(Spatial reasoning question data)
┌──

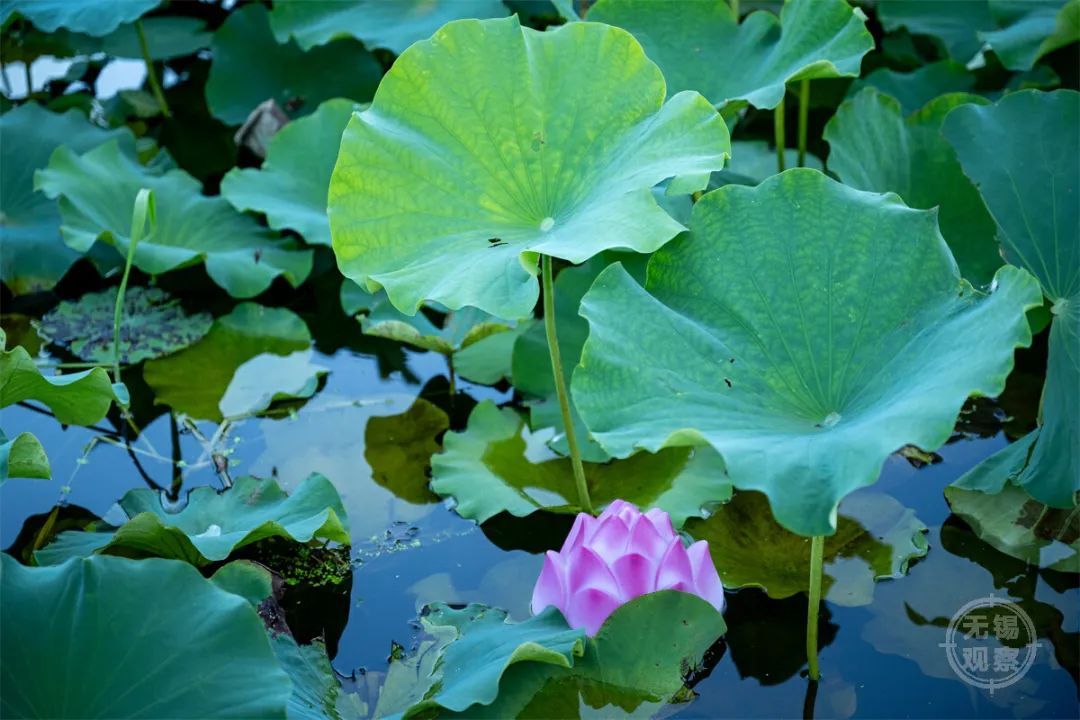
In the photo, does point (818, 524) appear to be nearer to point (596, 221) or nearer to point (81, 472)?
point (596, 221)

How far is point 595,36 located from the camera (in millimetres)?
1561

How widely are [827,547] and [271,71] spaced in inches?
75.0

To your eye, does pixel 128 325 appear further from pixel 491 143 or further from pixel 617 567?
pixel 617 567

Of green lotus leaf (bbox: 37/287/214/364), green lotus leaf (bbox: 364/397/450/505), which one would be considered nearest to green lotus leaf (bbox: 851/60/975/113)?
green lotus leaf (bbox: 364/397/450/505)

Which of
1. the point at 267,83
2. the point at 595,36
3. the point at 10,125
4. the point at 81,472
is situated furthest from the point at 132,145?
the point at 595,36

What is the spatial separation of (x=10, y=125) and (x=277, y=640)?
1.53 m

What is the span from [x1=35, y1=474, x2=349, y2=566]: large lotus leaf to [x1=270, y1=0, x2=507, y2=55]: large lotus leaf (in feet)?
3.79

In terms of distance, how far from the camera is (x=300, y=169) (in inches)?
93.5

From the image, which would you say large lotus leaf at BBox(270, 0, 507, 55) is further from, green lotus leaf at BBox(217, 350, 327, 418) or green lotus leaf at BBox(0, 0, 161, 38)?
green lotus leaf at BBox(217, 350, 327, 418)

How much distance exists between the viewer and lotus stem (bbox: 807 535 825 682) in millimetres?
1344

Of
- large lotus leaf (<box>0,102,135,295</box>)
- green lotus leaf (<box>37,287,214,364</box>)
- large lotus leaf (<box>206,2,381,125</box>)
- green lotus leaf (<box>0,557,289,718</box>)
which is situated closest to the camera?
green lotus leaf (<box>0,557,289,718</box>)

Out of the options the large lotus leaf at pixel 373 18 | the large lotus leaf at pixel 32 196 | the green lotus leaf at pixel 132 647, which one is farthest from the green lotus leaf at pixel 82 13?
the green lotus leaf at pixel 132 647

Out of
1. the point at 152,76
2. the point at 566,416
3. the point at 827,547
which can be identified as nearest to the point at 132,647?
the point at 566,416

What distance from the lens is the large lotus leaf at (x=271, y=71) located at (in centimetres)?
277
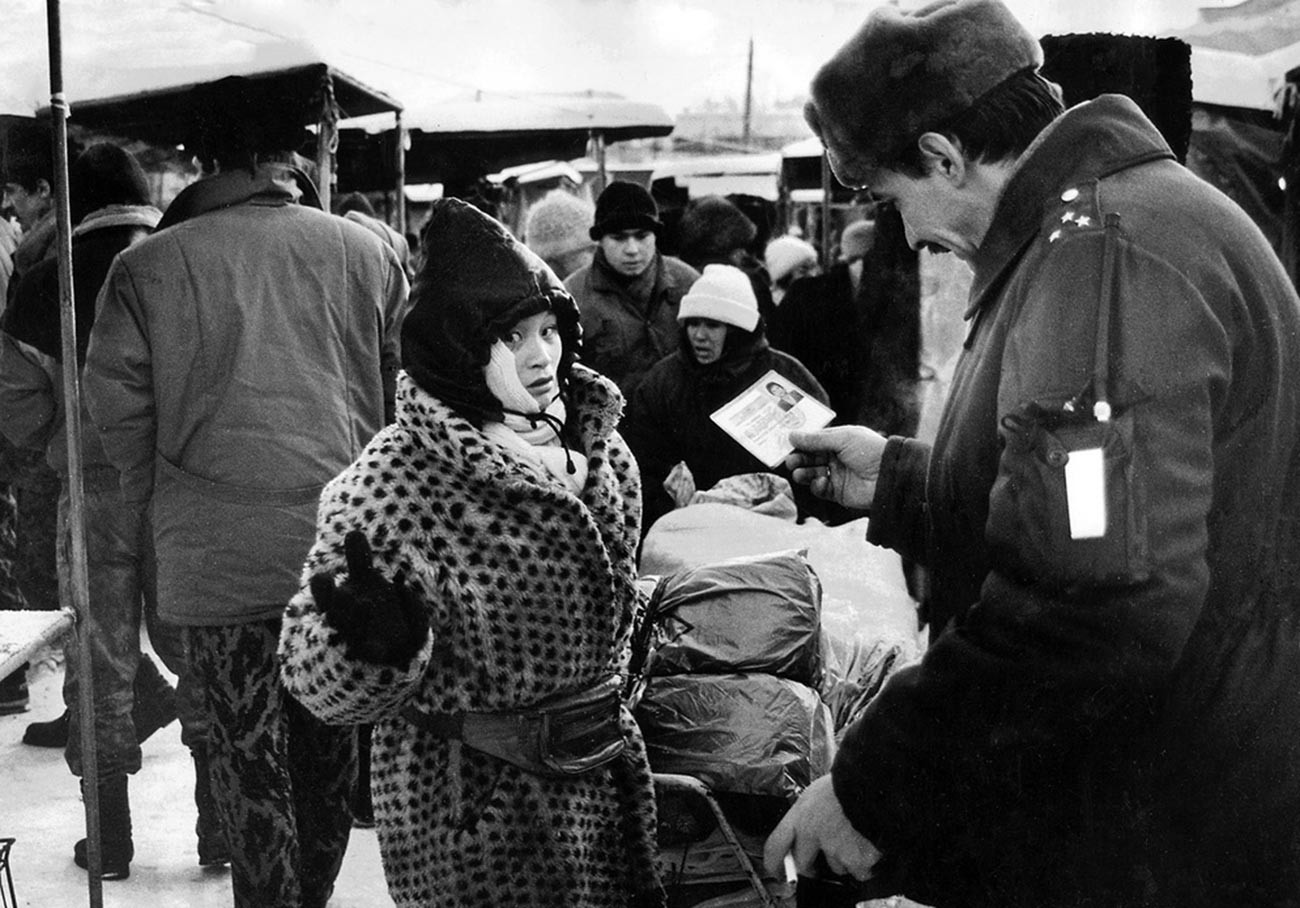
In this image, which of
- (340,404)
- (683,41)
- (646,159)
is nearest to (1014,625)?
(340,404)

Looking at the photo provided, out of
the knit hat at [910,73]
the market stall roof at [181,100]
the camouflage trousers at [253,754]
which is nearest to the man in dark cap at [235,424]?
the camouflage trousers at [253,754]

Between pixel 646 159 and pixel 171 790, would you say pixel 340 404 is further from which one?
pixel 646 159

└──

Rewrite every entry above, changing each "millimetres" to "millimeters" and keeping everything else the same. Omit the pictures from your answer.

*FINAL RESULT*:
In the photo, does point (818, 524) appear to be nearer to point (596, 221) or nearer to point (81, 472)?
point (596, 221)

How far is point 595,36 located from the camera (in millimeters)?
1561

How widely are [827,547] and [271,71] spaced in inches?
75.0

To your eye, does pixel 128 325 appear further from pixel 491 143 or further from pixel 617 567?
pixel 617 567

Of green lotus leaf (bbox: 37/287/214/364), green lotus leaf (bbox: 364/397/450/505), which one would be considered nearest to green lotus leaf (bbox: 851/60/975/113)?
green lotus leaf (bbox: 364/397/450/505)

Which of
1. the point at 267,83
2. the point at 595,36
3. the point at 10,125
4. the point at 81,472
is situated furthest from the point at 132,145?
the point at 595,36

What is the spatial separation of (x=10, y=125) and (x=277, y=640)?
1.53 m

What is the span from [x1=35, y1=474, x2=349, y2=566]: large lotus leaf to [x1=270, y1=0, x2=507, y2=55]: large lotus leaf (in feet)?
3.79

In terms of distance, how far from the camera is (x=300, y=169) (in inches)?
93.5

From the image, which would you say large lotus leaf at BBox(270, 0, 507, 55) is further from, green lotus leaf at BBox(217, 350, 327, 418) or green lotus leaf at BBox(0, 0, 161, 38)?
green lotus leaf at BBox(217, 350, 327, 418)

How much distance exists between the viewer and lotus stem (bbox: 807 535 825 682) in millimeters?
1344

Of
- large lotus leaf (<box>0,102,135,295</box>)
- green lotus leaf (<box>37,287,214,364</box>)
- large lotus leaf (<box>206,2,381,125</box>)
- green lotus leaf (<box>0,557,289,718</box>)
which is situated closest to the camera?
green lotus leaf (<box>0,557,289,718</box>)

Out of the options the large lotus leaf at pixel 373 18 | the large lotus leaf at pixel 32 196 | the green lotus leaf at pixel 132 647, which one is farthest from the green lotus leaf at pixel 82 13?
the green lotus leaf at pixel 132 647

Out of
1. the point at 152,76
2. the point at 566,416
3. the point at 827,547
which can be identified as nearest to the point at 132,647?
the point at 566,416

What distance from the lens is the large lotus leaf at (x=271, y=71) located at (in centimetres)?
277
In this image, which of
- (340,404)
- (683,41)
- (646,159)
is nearest to (1014,625)?
(340,404)

Looking at the photo provided, out of
the knit hat at [910,73]
the market stall roof at [181,100]
the camouflage trousers at [253,754]
which is nearest to the man in dark cap at [235,424]?
the camouflage trousers at [253,754]

Between pixel 646 159 and pixel 171 790, would you say pixel 340 404 is further from which one?
pixel 646 159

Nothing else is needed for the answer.